▶ **PROBLEM TO WORK ON**: Copy out the material below word for word, leaving out the pictures.

Excerpts from spatial question data:
┏━━

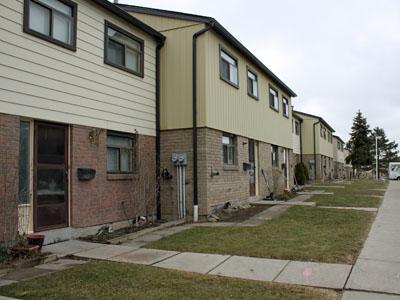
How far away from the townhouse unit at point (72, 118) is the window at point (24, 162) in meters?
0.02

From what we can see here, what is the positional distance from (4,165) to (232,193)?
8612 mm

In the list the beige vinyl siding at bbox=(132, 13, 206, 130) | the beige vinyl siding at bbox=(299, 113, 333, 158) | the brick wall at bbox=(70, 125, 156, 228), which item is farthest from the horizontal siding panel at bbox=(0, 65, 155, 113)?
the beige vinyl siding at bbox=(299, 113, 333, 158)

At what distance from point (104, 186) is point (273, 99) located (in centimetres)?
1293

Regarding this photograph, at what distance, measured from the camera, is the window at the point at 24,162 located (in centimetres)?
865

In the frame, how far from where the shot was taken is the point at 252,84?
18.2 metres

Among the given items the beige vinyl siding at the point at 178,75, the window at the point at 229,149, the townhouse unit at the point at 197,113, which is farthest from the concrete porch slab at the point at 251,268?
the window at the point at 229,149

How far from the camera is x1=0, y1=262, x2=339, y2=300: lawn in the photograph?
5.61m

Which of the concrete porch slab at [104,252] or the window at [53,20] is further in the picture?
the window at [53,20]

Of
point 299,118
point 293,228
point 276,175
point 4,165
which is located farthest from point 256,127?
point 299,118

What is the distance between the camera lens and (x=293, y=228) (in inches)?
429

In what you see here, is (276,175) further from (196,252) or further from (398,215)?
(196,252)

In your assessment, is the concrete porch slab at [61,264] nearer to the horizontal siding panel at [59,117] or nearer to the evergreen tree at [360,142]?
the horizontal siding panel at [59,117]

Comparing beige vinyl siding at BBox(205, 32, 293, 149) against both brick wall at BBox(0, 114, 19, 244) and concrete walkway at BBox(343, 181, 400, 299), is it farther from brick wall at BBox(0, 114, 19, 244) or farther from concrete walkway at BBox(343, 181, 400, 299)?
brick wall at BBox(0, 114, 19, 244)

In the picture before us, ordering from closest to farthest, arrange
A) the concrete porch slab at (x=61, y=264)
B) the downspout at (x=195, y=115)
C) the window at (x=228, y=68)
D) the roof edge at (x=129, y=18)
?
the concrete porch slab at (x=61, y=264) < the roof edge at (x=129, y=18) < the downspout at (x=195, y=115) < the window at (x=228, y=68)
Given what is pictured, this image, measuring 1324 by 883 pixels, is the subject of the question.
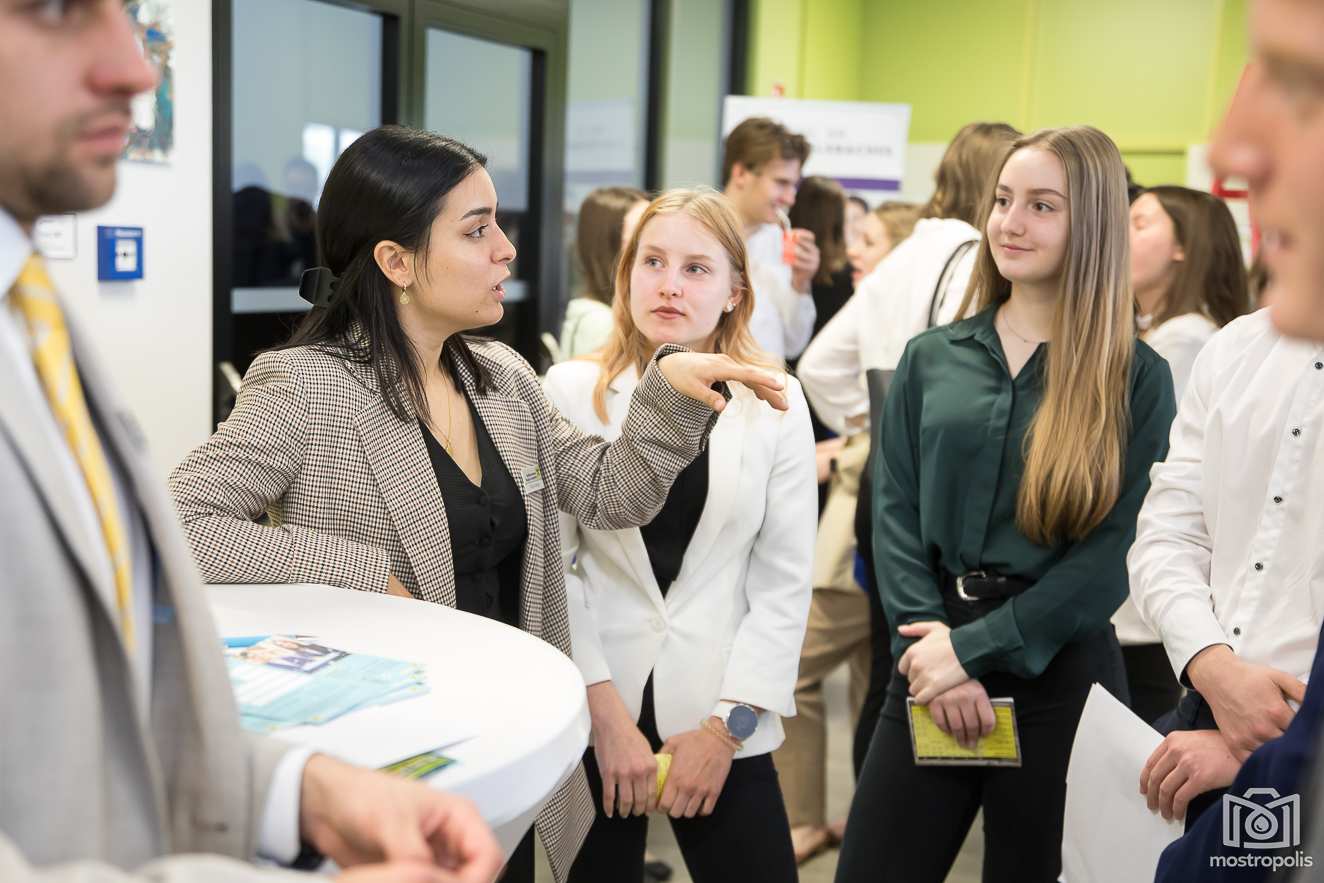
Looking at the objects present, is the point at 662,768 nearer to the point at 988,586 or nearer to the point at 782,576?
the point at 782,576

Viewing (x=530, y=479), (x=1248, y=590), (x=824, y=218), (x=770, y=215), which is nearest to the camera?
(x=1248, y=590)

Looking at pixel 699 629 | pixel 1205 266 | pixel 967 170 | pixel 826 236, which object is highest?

┗━━

▶ **SOLUTION**:
How far away from the townhouse unit at point (72, 118) is the window at point (24, 162) in meters?
0.02

From what we can see here, what is the positional distance from (4,165) to (232,193)?
8612 mm

In the list the beige vinyl siding at bbox=(132, 13, 206, 130) | the beige vinyl siding at bbox=(299, 113, 333, 158) | the brick wall at bbox=(70, 125, 156, 228), which item is farthest from the horizontal siding panel at bbox=(0, 65, 155, 113)?
the beige vinyl siding at bbox=(299, 113, 333, 158)

At what distance from point (104, 186) is point (273, 99) located (in centimetres)?
1293

Regarding this photograph, at what distance, measured from the camera, is the window at the point at 24,162 located (in centimetres)?
865

In the frame, how far from where the shot was taken is the point at 252,84?
18.2 metres

Among the given items the beige vinyl siding at the point at 178,75, the window at the point at 229,149, the townhouse unit at the point at 197,113, which is farthest from the concrete porch slab at the point at 251,268?
the window at the point at 229,149

How far from the camera is x1=0, y1=262, x2=339, y2=300: lawn in the photograph?
5.61m

Which of the concrete porch slab at [104,252] or the window at [53,20] is further in the picture?
the window at [53,20]

Of
point 299,118
point 293,228
point 276,175
point 4,165
which is located farthest from point 256,127?
point 299,118

What is the distance between the camera lens and (x=293, y=228) (in inches)?
429

In what you see here, is (276,175) further from (196,252) or further from (398,215)?
(196,252)

In your assessment, is the concrete porch slab at [61,264] nearer to the horizontal siding panel at [59,117] or nearer to the evergreen tree at [360,142]?
the horizontal siding panel at [59,117]

Comparing beige vinyl siding at BBox(205, 32, 293, 149) against both brick wall at BBox(0, 114, 19, 244) and concrete walkway at BBox(343, 181, 400, 299), is it farther from brick wall at BBox(0, 114, 19, 244) or farther from concrete walkway at BBox(343, 181, 400, 299)?
brick wall at BBox(0, 114, 19, 244)

In the picture before us, ordering from closest to farthest, arrange
A) the concrete porch slab at (x=61, y=264)
B) the downspout at (x=195, y=115)
C) the window at (x=228, y=68)
D) the roof edge at (x=129, y=18)
?
the concrete porch slab at (x=61, y=264) < the roof edge at (x=129, y=18) < the downspout at (x=195, y=115) < the window at (x=228, y=68)
Given what is pictured, this image, measuring 1324 by 883 pixels, is the subject of the question.
Looking at the objects present, is the point at 662,768 nearer to the point at 988,586 or nearer to the point at 782,576?
the point at 782,576

Viewing (x=530, y=479), (x=1248, y=590), (x=824, y=218), (x=770, y=215), which is nearest to the camera?
(x=1248, y=590)

Looking at pixel 699 629 | pixel 1205 266 | pixel 967 170 | pixel 826 236, which object is highest?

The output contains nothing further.